Problem to solve
Copy word for word, please, the lines of the entries below running from the one containing "豊中駅 徒歩8分 1階の物件内観写真" to the one containing "get Clabby guttering quotes today", both ends included.

*** Data supplied ***

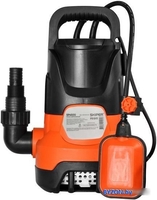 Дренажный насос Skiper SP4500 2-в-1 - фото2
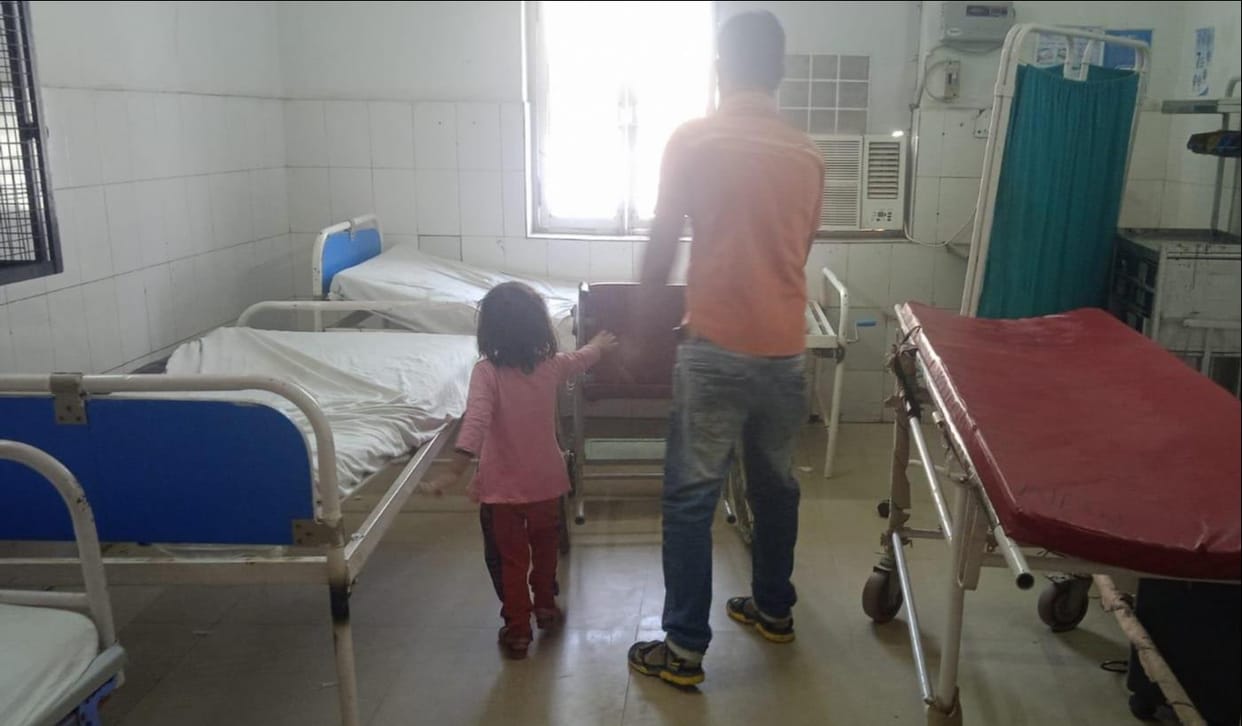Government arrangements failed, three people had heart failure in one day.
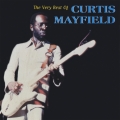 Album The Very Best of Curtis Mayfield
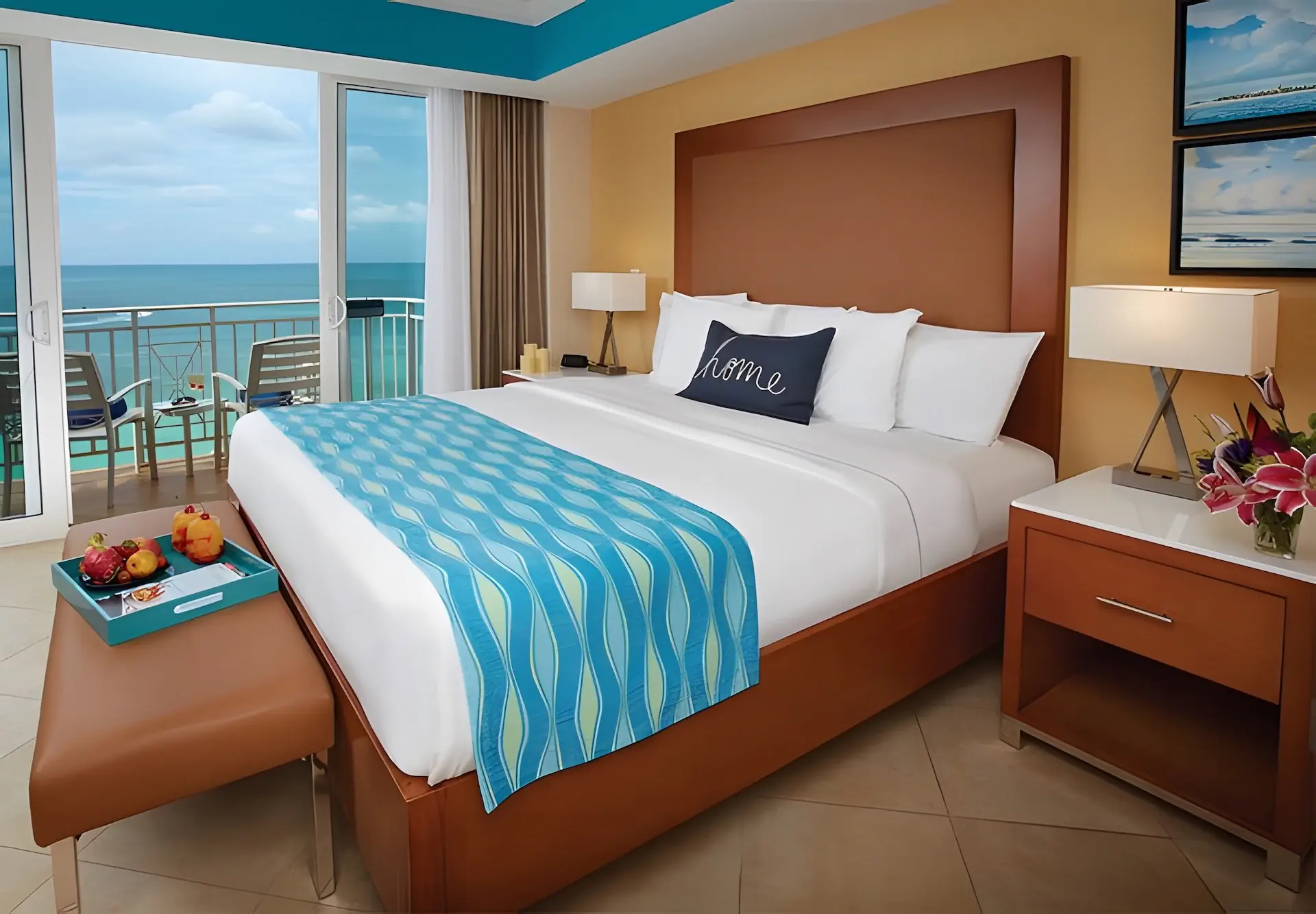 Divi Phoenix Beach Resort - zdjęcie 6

*** End of Data supplied ***
*** Data supplied ***

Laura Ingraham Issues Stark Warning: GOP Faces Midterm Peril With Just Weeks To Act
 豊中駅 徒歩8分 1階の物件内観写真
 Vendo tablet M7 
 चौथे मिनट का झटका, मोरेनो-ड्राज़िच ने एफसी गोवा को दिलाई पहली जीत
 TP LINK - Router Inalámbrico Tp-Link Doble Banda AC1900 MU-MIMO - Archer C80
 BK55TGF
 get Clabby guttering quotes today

*** End of Data supplied ***
*** Data supplied ***

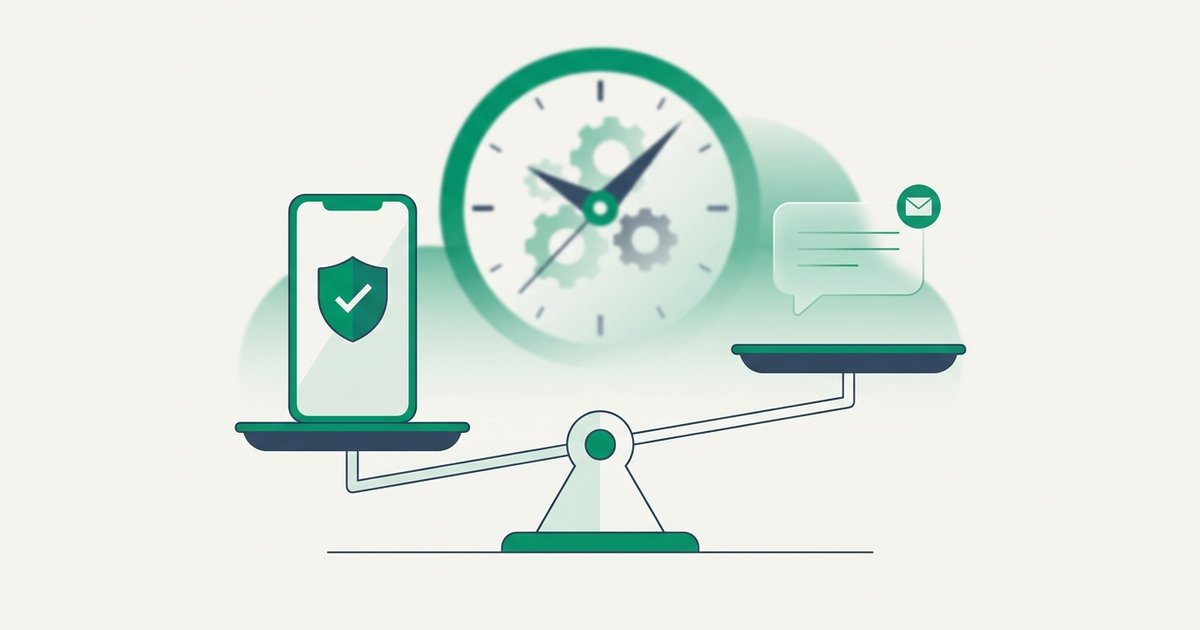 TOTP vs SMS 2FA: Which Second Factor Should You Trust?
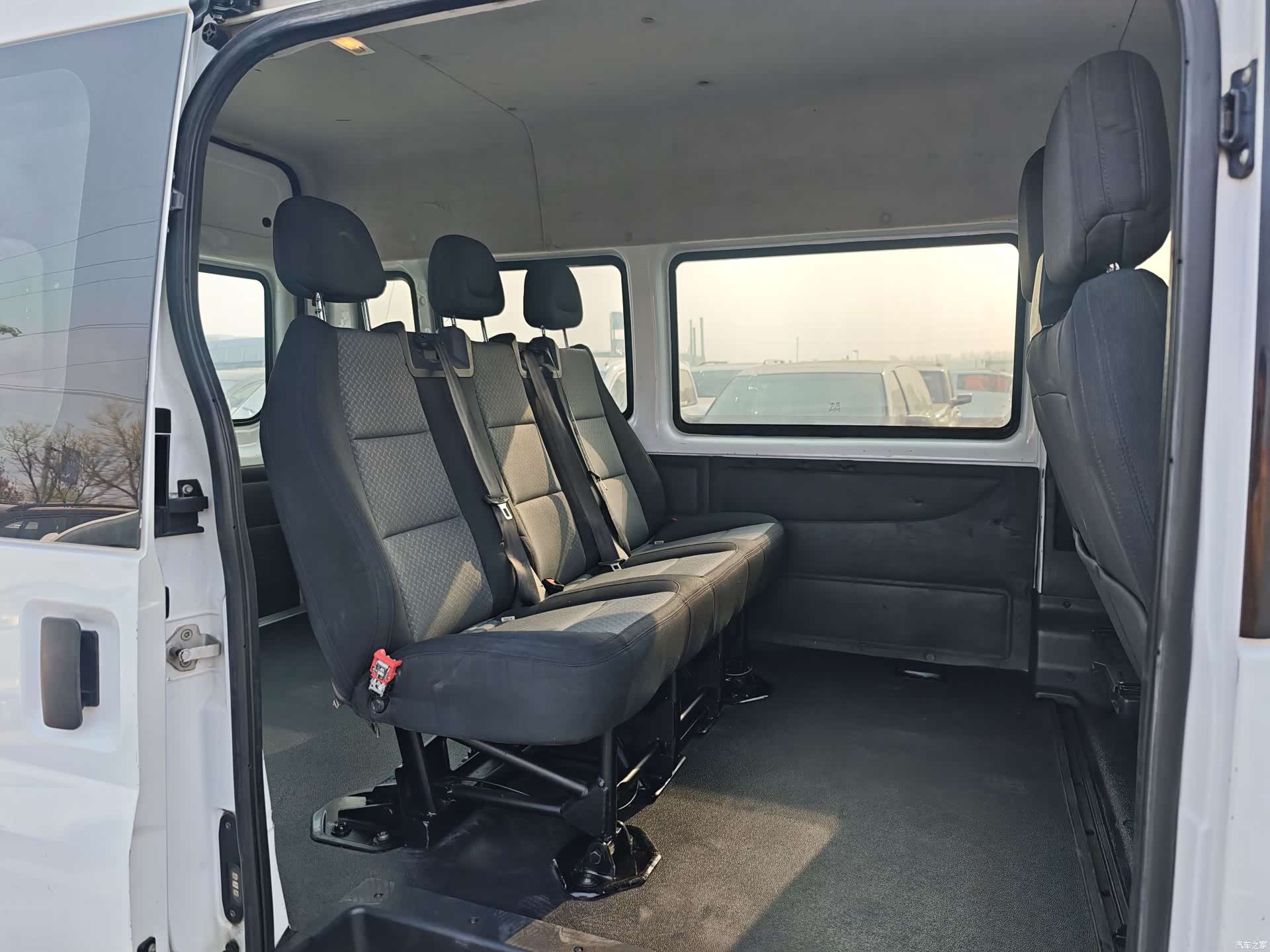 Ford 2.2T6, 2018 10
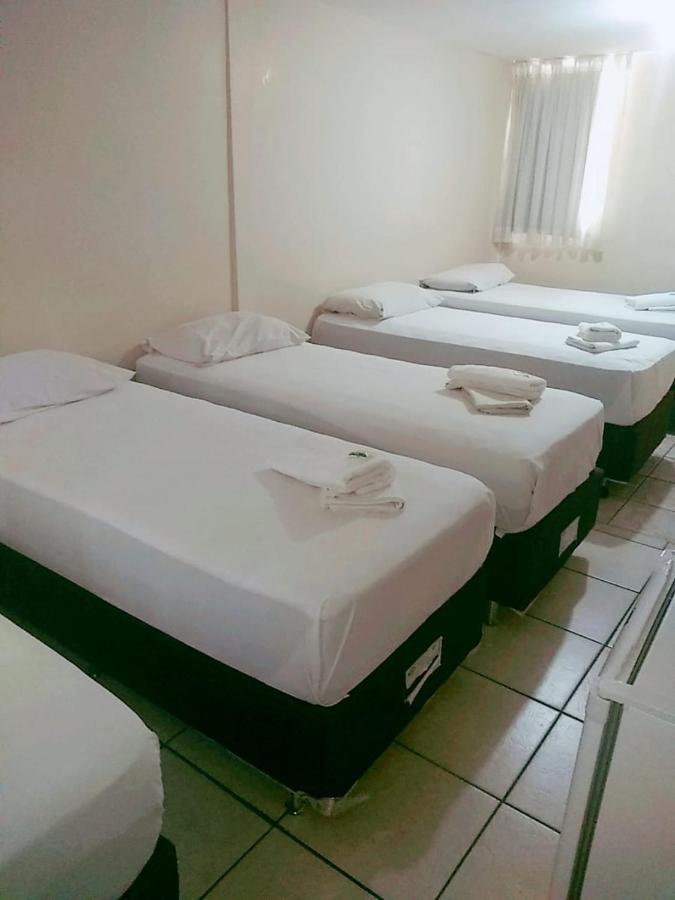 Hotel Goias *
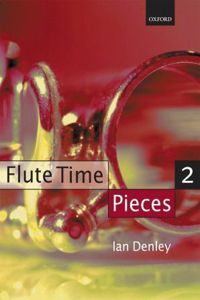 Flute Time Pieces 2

*** End of Data supplied ***

Finished task
 豊中駅 徒歩8分 1階の物件内観写真
 Vendo tablet M7 
 चौथे मिनट का झटका, मोरेनो-ड्राज़िच ने एफसी गोवा को दिलाई पहली जीत
 TP LINK - Router Inalámbrico Tp-Link Doble Banda AC1900 MU-MIMO - Archer C80
 BK55TGF
 get Clabby guttering quotes today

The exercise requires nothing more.